(Instructions to follow):
Lay out the rows as a JSON list of strings, one string per line with blank lines omitted. Begin at the line that has "Weighted Cotton Quilt" and stop after the line that has "Rare Mint Condition".

(Records supplied):

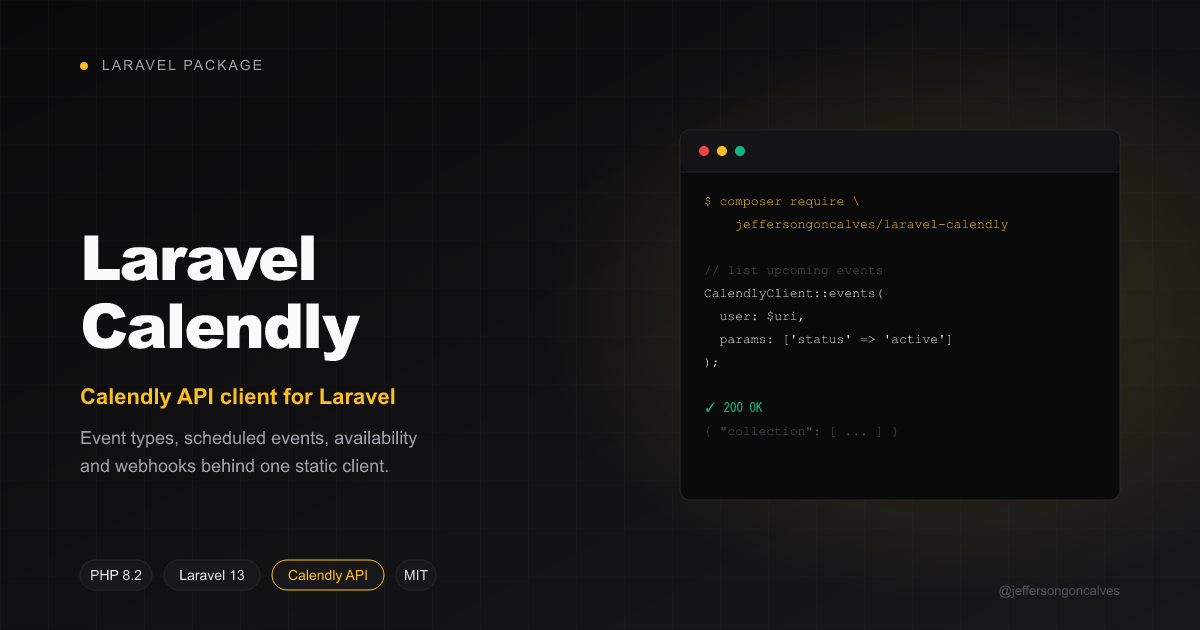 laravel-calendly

==

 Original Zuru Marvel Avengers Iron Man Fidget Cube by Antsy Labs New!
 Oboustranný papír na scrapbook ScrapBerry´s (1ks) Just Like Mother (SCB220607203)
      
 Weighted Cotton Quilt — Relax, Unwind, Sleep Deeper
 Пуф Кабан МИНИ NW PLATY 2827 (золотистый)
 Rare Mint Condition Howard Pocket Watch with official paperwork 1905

(Your solution):
[
  " Weighted Cotton Quilt — Relax, Unwind, Sleep Deeper",
  " Пуф Кабан МИНИ NW PLATY 2827 (золотистый)",
  " Rare Mint Condition Howard Pocket Watch with official paperwork 1905"
]